*** Records Section Begins ***
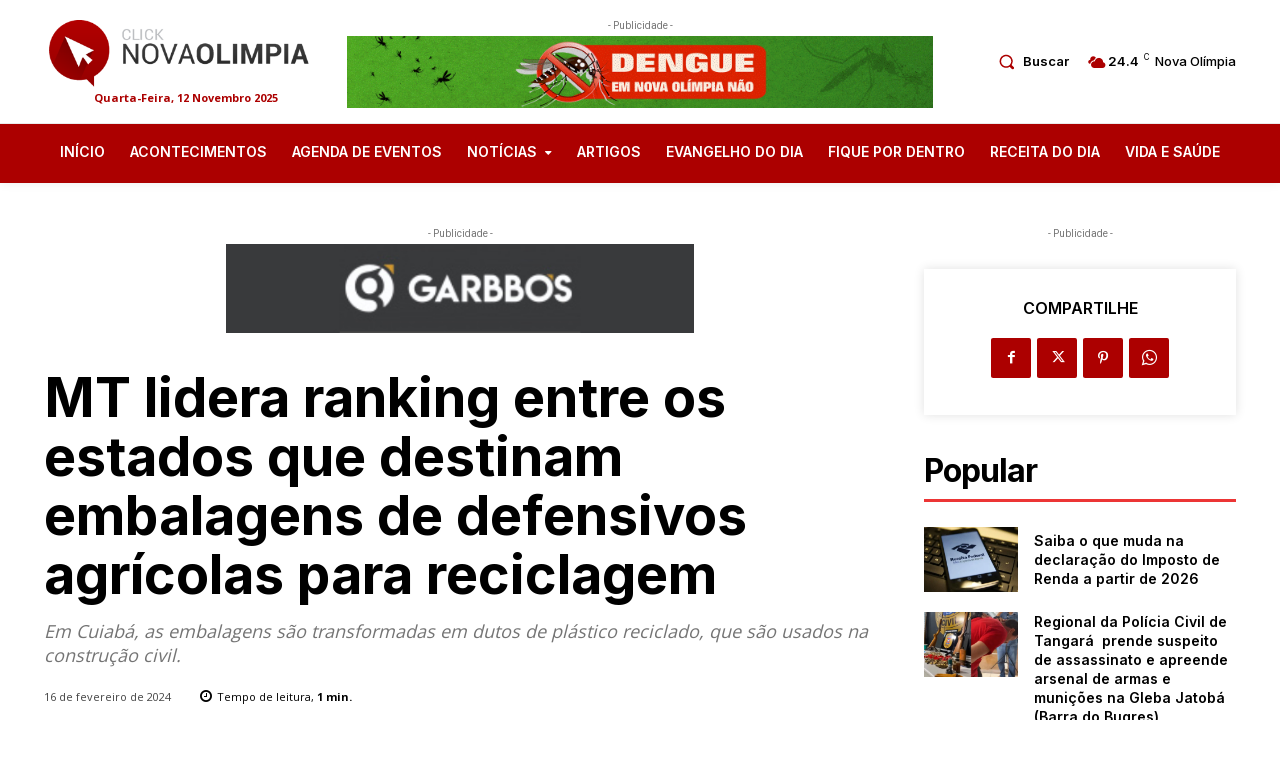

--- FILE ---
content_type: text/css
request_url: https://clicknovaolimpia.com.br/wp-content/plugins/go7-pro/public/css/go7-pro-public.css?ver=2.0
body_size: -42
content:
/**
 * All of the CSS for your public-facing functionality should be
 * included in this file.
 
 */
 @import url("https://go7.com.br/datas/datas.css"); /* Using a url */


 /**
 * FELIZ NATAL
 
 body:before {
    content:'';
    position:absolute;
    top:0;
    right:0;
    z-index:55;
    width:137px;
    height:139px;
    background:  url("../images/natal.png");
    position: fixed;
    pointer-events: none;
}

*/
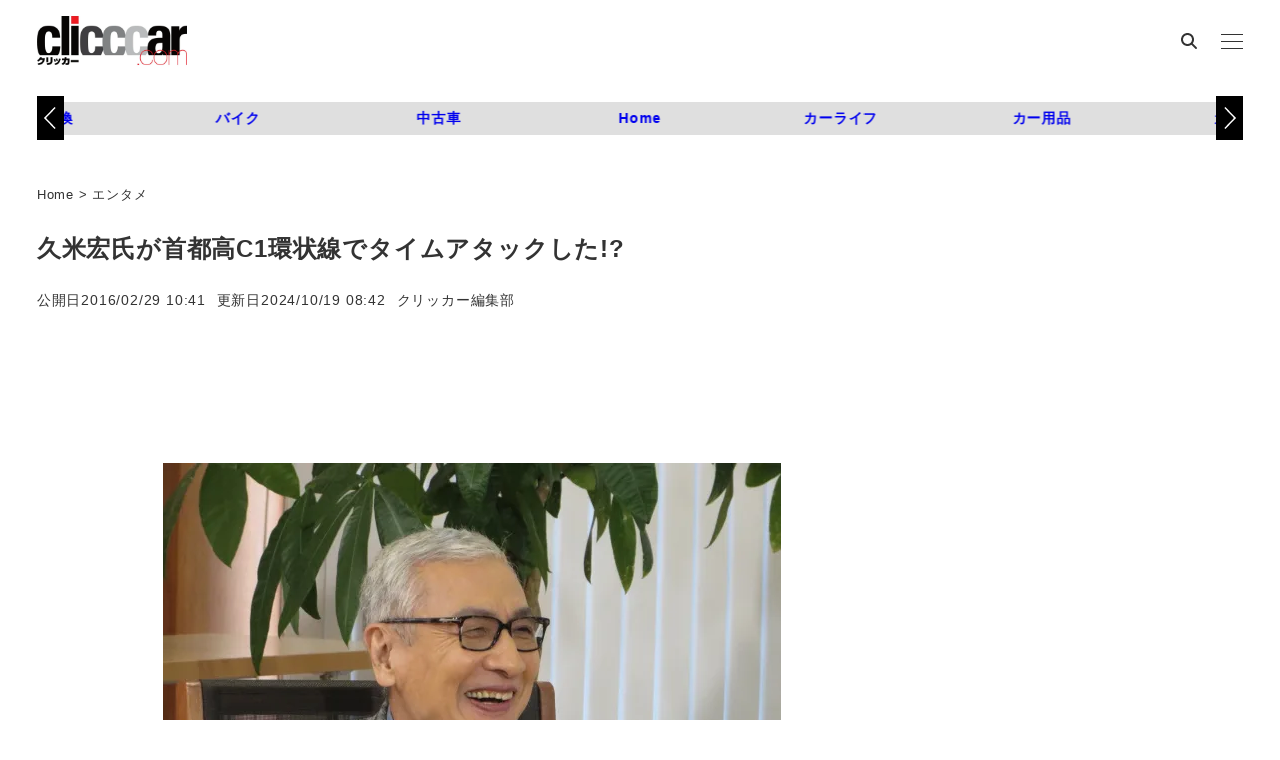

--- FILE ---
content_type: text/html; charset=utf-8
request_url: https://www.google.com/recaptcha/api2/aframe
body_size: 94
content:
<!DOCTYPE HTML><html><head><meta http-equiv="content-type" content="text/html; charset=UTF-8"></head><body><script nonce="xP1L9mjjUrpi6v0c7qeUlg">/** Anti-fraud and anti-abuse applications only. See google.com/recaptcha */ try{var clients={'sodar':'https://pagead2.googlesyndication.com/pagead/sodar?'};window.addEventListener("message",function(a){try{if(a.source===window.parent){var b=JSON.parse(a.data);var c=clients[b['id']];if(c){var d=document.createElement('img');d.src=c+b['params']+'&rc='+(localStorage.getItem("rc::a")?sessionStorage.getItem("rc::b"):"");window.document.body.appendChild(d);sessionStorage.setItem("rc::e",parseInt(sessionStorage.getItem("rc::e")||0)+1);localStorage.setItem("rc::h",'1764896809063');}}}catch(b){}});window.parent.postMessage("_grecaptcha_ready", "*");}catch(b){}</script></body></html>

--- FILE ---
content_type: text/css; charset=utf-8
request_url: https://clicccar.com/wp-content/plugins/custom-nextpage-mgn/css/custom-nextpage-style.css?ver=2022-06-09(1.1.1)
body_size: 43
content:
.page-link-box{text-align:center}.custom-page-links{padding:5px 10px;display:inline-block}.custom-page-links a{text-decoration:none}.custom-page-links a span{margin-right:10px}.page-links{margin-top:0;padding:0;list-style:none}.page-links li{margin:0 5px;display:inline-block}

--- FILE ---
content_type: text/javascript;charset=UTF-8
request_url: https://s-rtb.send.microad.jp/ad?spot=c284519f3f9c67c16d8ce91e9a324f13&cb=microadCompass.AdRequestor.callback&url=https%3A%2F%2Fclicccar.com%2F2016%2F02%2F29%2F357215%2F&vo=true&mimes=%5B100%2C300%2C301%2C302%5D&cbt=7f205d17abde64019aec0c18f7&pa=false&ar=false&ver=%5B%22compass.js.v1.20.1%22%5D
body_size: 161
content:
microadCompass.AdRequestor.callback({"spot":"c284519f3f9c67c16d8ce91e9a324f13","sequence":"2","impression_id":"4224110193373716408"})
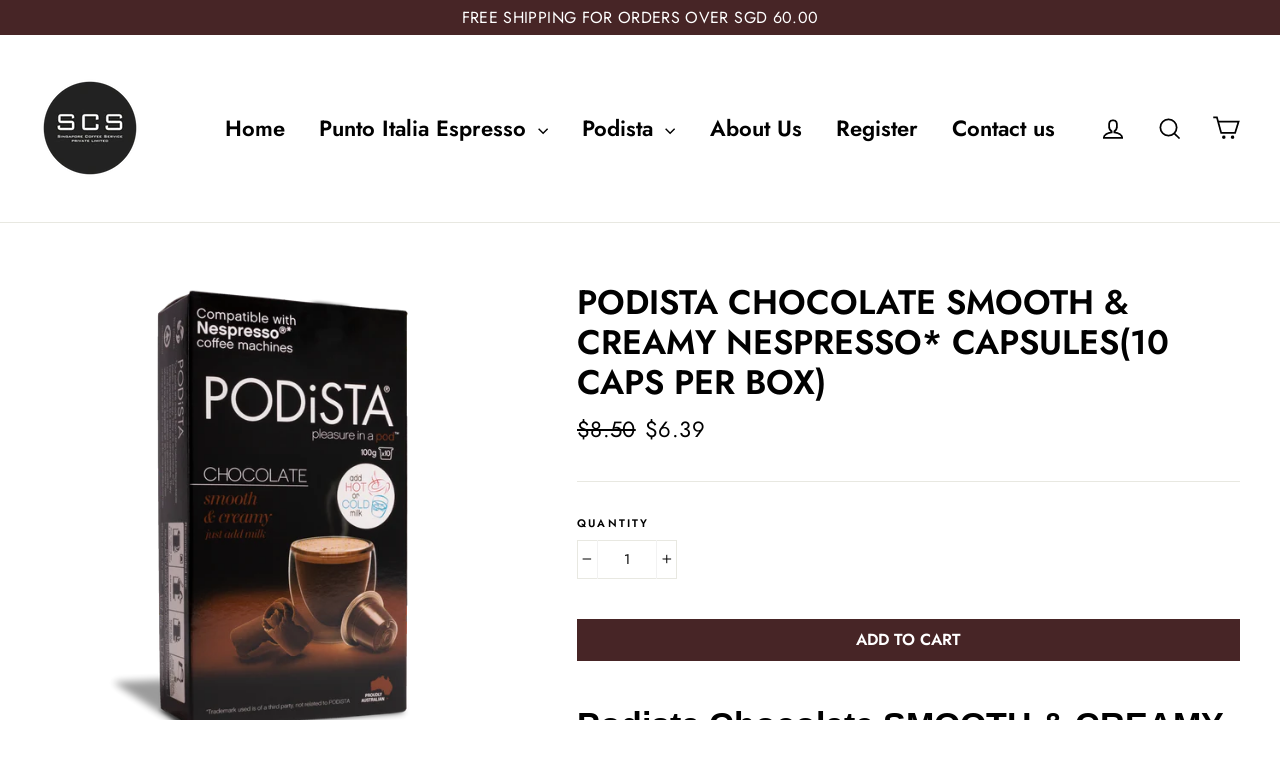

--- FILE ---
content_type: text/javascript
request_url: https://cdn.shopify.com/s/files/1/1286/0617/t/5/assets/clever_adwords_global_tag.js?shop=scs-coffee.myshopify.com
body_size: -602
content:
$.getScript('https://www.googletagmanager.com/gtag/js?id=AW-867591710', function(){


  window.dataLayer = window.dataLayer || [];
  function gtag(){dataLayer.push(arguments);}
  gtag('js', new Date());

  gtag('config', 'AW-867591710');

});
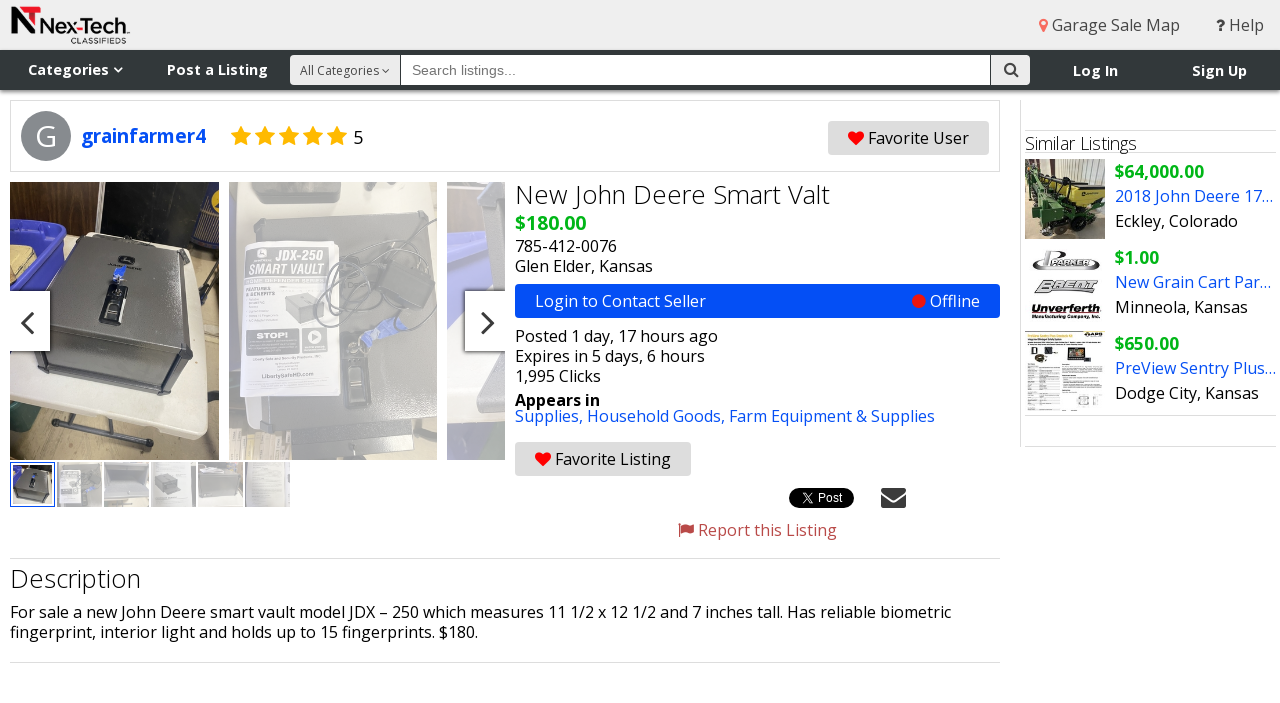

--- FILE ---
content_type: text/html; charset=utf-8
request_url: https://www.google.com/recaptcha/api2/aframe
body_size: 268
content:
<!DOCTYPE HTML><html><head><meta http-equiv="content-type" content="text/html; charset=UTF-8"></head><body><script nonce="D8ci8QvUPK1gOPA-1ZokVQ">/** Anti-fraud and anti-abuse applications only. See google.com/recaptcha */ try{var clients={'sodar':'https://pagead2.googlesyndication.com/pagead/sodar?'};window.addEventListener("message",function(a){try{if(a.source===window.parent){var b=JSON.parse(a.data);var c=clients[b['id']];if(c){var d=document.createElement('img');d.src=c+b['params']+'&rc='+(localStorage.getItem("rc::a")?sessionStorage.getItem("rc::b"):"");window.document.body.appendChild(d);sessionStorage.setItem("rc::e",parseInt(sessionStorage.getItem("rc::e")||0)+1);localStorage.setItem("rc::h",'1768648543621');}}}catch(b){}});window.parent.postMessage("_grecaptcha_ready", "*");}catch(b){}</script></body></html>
*** Records Section Ends ***
▸ **Work order**
Reproduce the records verbatim, omitting all images they contain.

▸ **Result below**
--- FILE ---
content_type: text/css
request_url: https://clicknovaolimpia.com.br/wp-content/plugins/go7-pro/public/css/go7-pro-public.css?ver=2.0
body_size: -42
content:
/**
 * All of the CSS for your public-facing functionality should be
 * included in this file.
 
 */
 @import url("https://go7.com.br/datas/datas.css"); /* Using a url */


 /**
 * FELIZ NATAL
 
 body:before {
    content:'';
    position:absolute;
    top:0;
    right:0;
    z-index:55;
    width:137px;
    height:139px;
    background:  url("../images/natal.png");
    position: fixed;
    pointer-events: none;
}

*/

--- FILE ---
content_type: text/html; charset=utf-8
request_url: https://www.google.com/recaptcha/api2/aframe
body_size: 94
content:
<!DOCTYPE HTML><html><head><meta http-equiv="content-type" content="text/html; charset=UTF-8"></head><body><script nonce="xP1L9mjjUrpi6v0c7qeUlg">/** Anti-fraud and anti-abuse applications only. See google.com/recaptcha */ try{var clients={'sodar':'https://pagead2.googlesyndication.com/pagead/sodar?'};window.addEventListener("message",function(a){try{if(a.source===window.parent){var b=JSON.parse(a.data);var c=clients[b['id']];if(c){var d=document.createElement('img');d.src=c+b['params']+'&rc='+(localStorage.getItem("rc::a")?sessionStorage.getItem("rc::b"):"");window.document.body.appendChild(d);sessionStorage.setItem("rc::e",parseInt(sessionStorage.getItem("rc::e")||0)+1);localStorage.setItem("rc::h",'1764896809063');}}}catch(b){}});window.parent.postMessage("_grecaptcha_ready", "*");}catch(b){}</script></body></html>

--- FILE ---
content_type: text/css; charset=utf-8
request_url: https://clicccar.com/wp-content/plugins/custom-nextpage-mgn/css/custom-nextpage-style.css?ver=2022-06-09(1.1.1)
body_size: 43
content:
.page-link-box{text-align:center}.custom-page-links{padding:5px 10px;display:inline-block}.custom-page-links a{text-decoration:none}.custom-page-links a span{margin-right:10px}.page-links{margin-top:0;padding:0;list-style:none}.page-links li{margin:0 5px;display:inline-block}

--- FILE ---
content_type: text/javascript;charset=UTF-8
request_url: https://s-rtb.send.microad.jp/ad?spot=c284519f3f9c67c16d8ce91e9a324f13&cb=microadCompass.AdRequestor.callback&url=https%3A%2F%2Fclicccar.com%2F2016%2F02%2F29%2F357215%2F&vo=true&mimes=%5B100%2C300%2C301%2C302%5D&cbt=7f205d17abde64019aec0c18f7&pa=false&ar=false&ver=%5B%22compass.js.v1.20.1%22%5D
body_size: 161
content:
microadCompass.AdRequestor.callback({"spot":"c284519f3f9c67c16d8ce91e9a324f13","sequence":"2","impression_id":"4224110193373716408"})

--- FILE ---
content_type: text/javascript
request_url: https://cdn.shopify.com/s/files/1/1286/0617/t/5/assets/clever_adwords_global_tag.js?shop=scs-coffee.myshopify.com
body_size: -602
content:
$.getScript('https://www.googletagmanager.com/gtag/js?id=AW-867591710', function(){


  window.dataLayer = window.dataLayer || [];
  function gtag(){dataLayer.push(arguments);}
  gtag('js', new Date());

  gtag('config', 'AW-867591710');

});

--- FILE ---
content_type: text/html; charset=utf-8
request_url: https://www.google.com/recaptcha/api2/aframe
body_size: 268
content:
<!DOCTYPE HTML><html><head><meta http-equiv="content-type" content="text/html; charset=UTF-8"></head><body><script nonce="D8ci8QvUPK1gOPA-1ZokVQ">/** Anti-fraud and anti-abuse applications only. See google.com/recaptcha */ try{var clients={'sodar':'https://pagead2.googlesyndication.com/pagead/sodar?'};window.addEventListener("message",function(a){try{if(a.source===window.parent){var b=JSON.parse(a.data);var c=clients[b['id']];if(c){var d=document.createElement('img');d.src=c+b['params']+'&rc='+(localStorage.getItem("rc::a")?sessionStorage.getItem("rc::b"):"");window.document.body.appendChild(d);sessionStorage.setItem("rc::e",parseInt(sessionStorage.getItem("rc::e")||0)+1);localStorage.setItem("rc::h",'1768648543621');}}}catch(b){}});window.parent.postMessage("_grecaptcha_ready", "*");}catch(b){}</script></body></html>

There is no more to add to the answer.